**PROBLEM DETAILS:**
Go through the data below and copy it exactly, skipping every picture.

**DATA SHOWN:**
◇ ◇ ◇ ◇
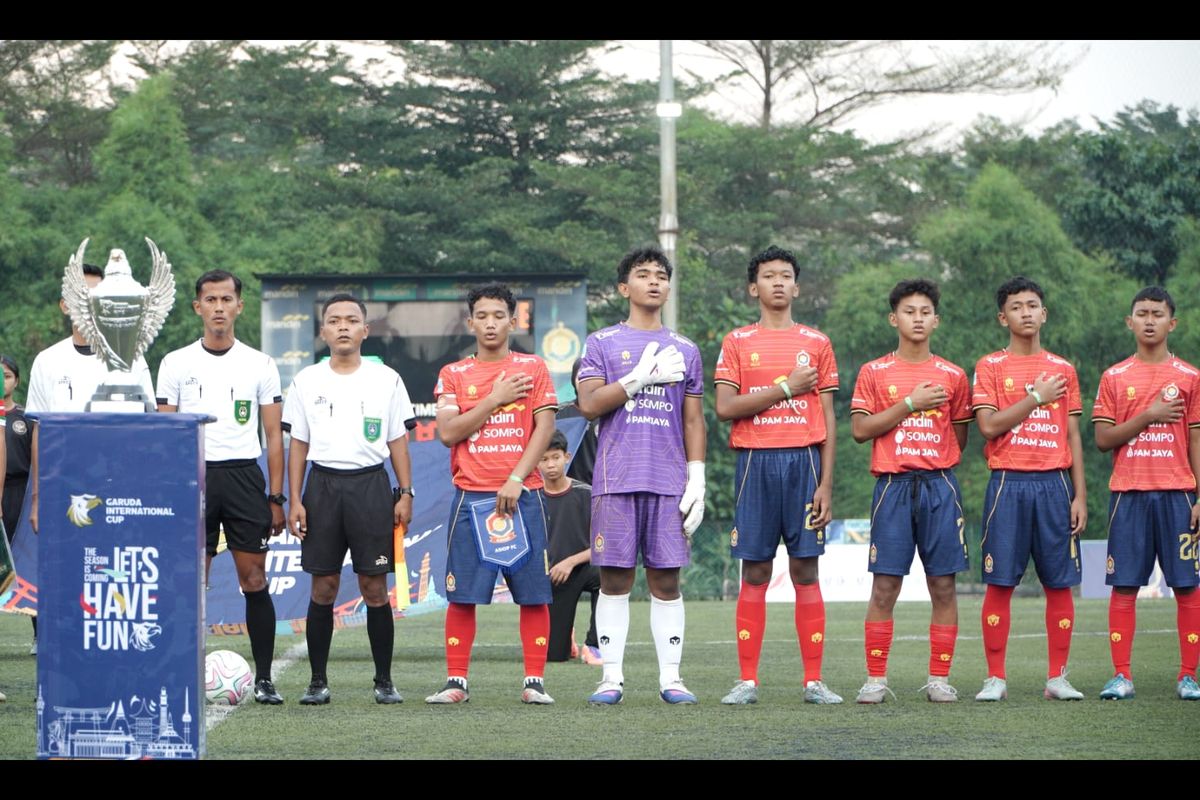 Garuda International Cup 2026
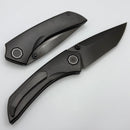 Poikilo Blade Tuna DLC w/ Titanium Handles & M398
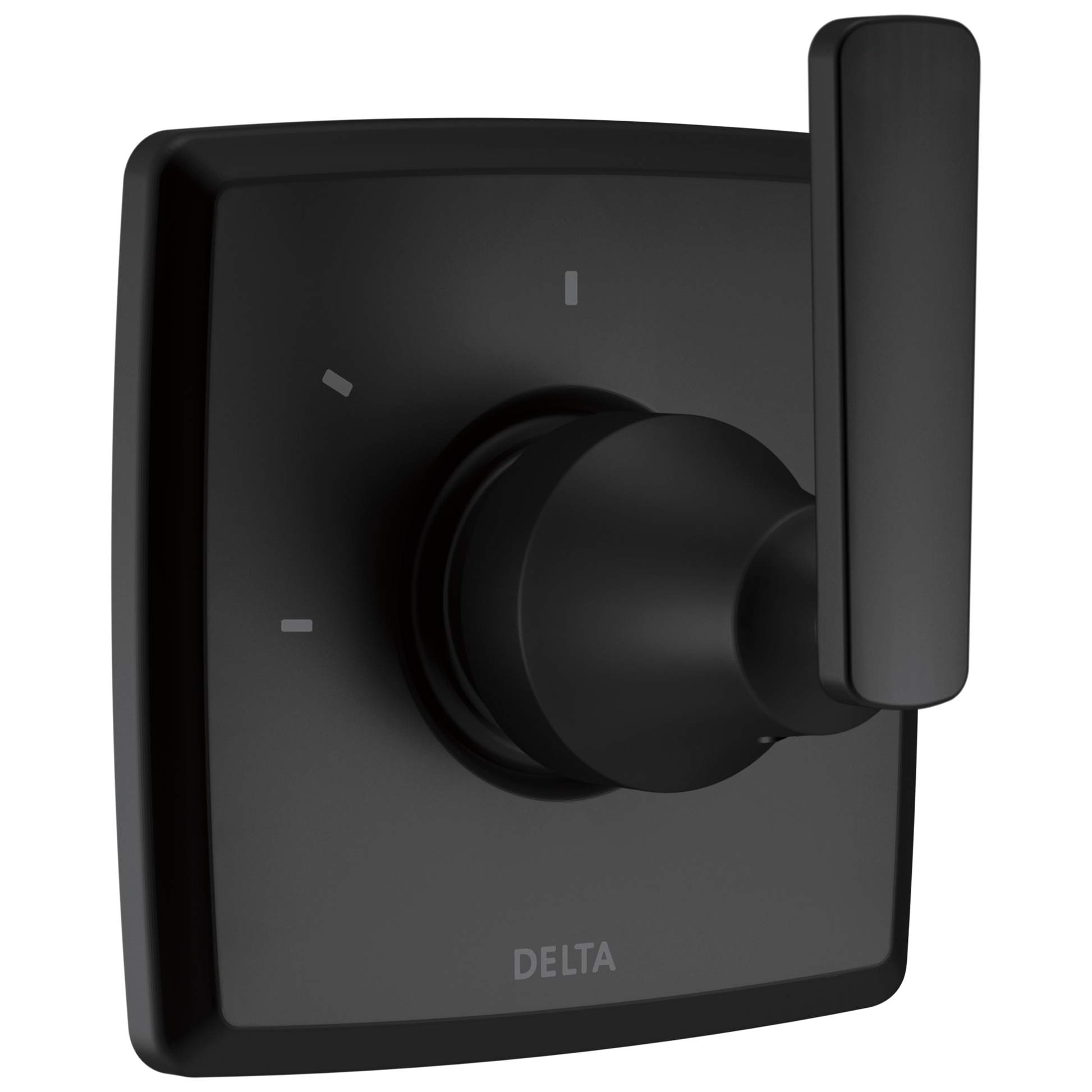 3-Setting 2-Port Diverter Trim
◇ ◇ ◇ ◇
**SOLUTION FOR THIS TASK:**
 Garuda International Cup 2026
 Poikilo Blade Tuna DLC w/ Titanium Handles & M398
 3-Setting 2-Port Diverter Trim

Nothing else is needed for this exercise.